Blog | 08 Feb 2024

Finding Opportunities in a Weak Global Economy

Oxford Economics set the stage for the year ahead, at our inaugural Global Economic Outlook Conference, in London on Wednesday, 24th January.

Throughout the day our line-up of speakers provided an array of insights focusing on finding opportunities in the global economy and major markets. Oxford Economics CEO, Adrian Cooper set the scene as he outlined how potential risks to economic growth appear more balanced than two years prior, with actions from central banks being seen as a likely major economic driver, with geopolitical issues dominating downside risks.

The conference was teeming with unparalleled insight, dynamic discussions, and ground-breaking perspectives on the current economic landscape, with both challenges and emerging opportunities, from city-specific economic variations to potential shifts in industrial activities as well as the short and long terms needs and impacts around funding the climate transition.

The presentations collectively painted a nuanced picture of the economic landscape, revealing both short-term challenges and long-term opportunities in navigating economic uncertainty.

Dealing with the Inflation Hangover

In his presentation “Dealing with the Inflation Hangover,” Innes McFee, Chief Global Economist of Oxford Economics addressed several key questions for 2024 and beyond. Despite anticipating a slow growth year, the outlook is cautiously optimistic, with a trough expected in Q1 and momentum poised to build thereafter.

McFee highlighted the US economy’s potential to outperform, while acknowledging ongoing structural challenges in China and the European economies’ escape from recession, bolstered by rising real incomes.

The discussion underscored Oxford Economics’ view that the inflation shock would likely subside in the coming year. However, it emphasised the cautious stance of major central banks in easing policy due to uncertainties surrounding the inflation generation process.

Download presentation deck, here.

What do high inflation and interest rates mean for cities, consumer spending, and travel & tourism?

Against a backdrop of a subdued global economy, most major cities will see slower economic growth in 2024 than in 2023. But in his presentation Anthony Light, Managing Director, City Services at Oxford Economics, indicated there will be wide disparities in performance. Cities in central and eastern Europe will outperform their western European peers, whilst in North America, metros with a heavy tech presence will grow faster than those reliant on traditional manufacturing. In Asia Pacific, the continued development of digital and professional services will support strong performances in many Indian cities, with growth here outpacing that in their Chinese and Japanese counterparts.  

There remain significant opportunities for growth in the travel sector which will outpace wider activity in 2024, according to Dave Goodger, Managing Director, EMEA, Tourism Economics. Travel spending remains a priority for consumers in Advanced Economies and as a share of wider consumption it will remain towards the upper-end of the historic range, while recovery in some Developing Markets, notably China, will continue to gain pace. The return of long-haul travel will provide some boost to activity but short-haul demand is still the largest immediate opportunity. High prices remain the biggest risk factor with value-hunting on the increase in many markets. However, at the other end of the market, the luxury boom will continue, supported by earnings growth and accumulated savings among higher income households. Travel and hospitality growth is anticipated across all major destinations worldwide.  
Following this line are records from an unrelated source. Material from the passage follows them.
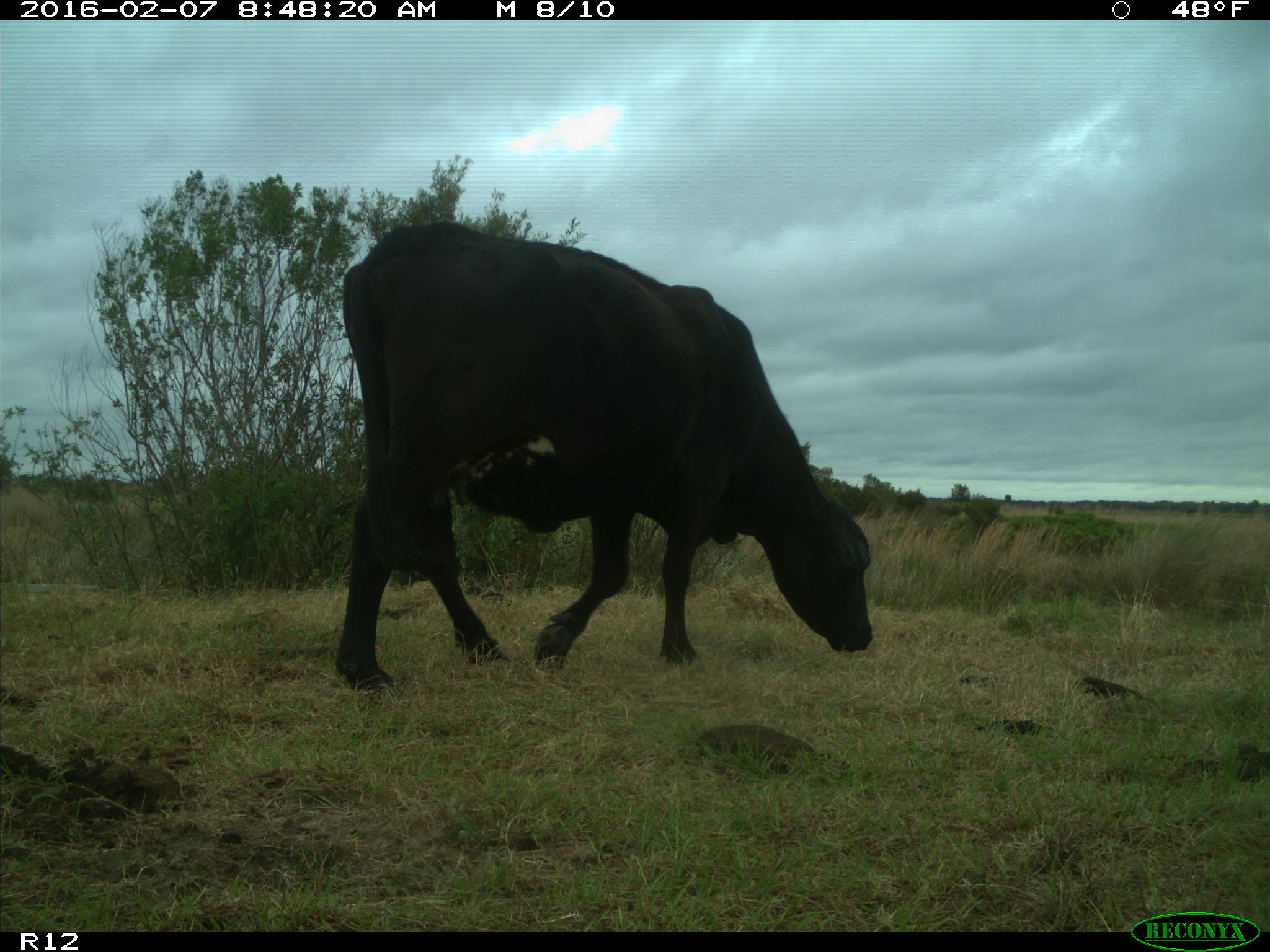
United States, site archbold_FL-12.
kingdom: Animalia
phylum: Chordata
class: Mammalia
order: Artiodactyla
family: Bovidae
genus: Bos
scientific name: Bos taurus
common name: domestic cow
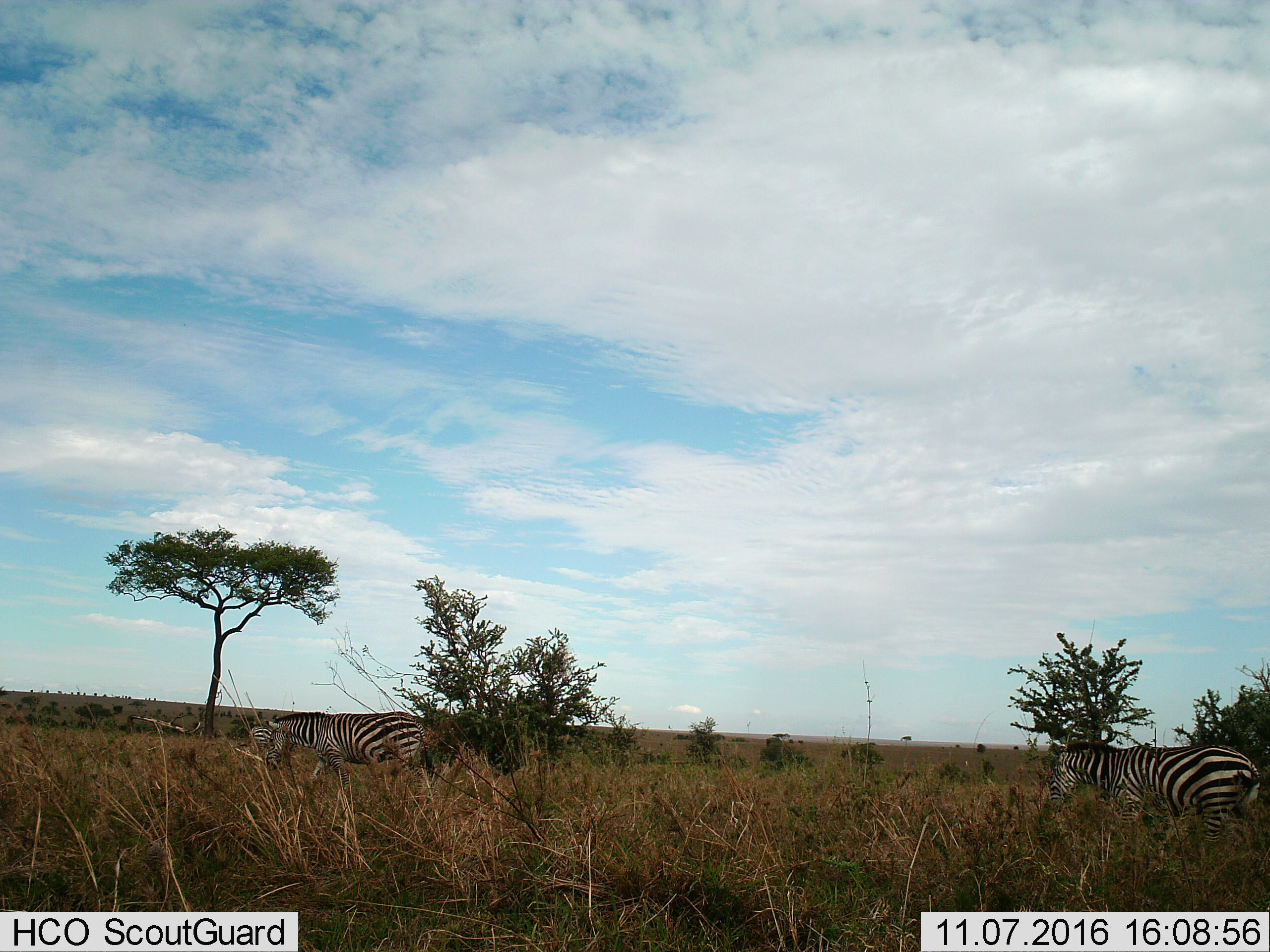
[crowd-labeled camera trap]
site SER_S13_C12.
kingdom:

How should investment allocations prepare for central bank policy pivots and weak growth?

Our Cross Asset framework has improved in January and now signals an overweight stance on risk assets vs safe assets. Our forecast for US growth this year is now clearly above consensus.  However, says Javier Corominas, Director of Global Macro Strategy at Oxford Economics, DM equities may be vulnerable to some consolidation in the near term as investor sentiment looks stretched following the year-end rally.  We prefer to express our more sanguine view via overweights in HY yield credit and EM equities. The latter are more attractively valued and should benefit from an EPS recovery this year. 2024 will be characterised by an environment of volatile term premia and upside inflation risks.  Central banks will (largely) not follow through with market pricing and we move to an underweight in DM duration, retaining our overweight bias in EM bonds. Inflation shocks beyond H1 may be the most underpriced risk in markets.

It won’t last all year, but we see the current conjuncture as representing a sweet spot for emerging market assets according to Gabriel Sterne, Head of Global Emerging Markets at Oxford Economics. Disinflation is secure, activity is turning up, valuations are generally attractive (with some exceptions), and global financial conditions appear fairly supportive.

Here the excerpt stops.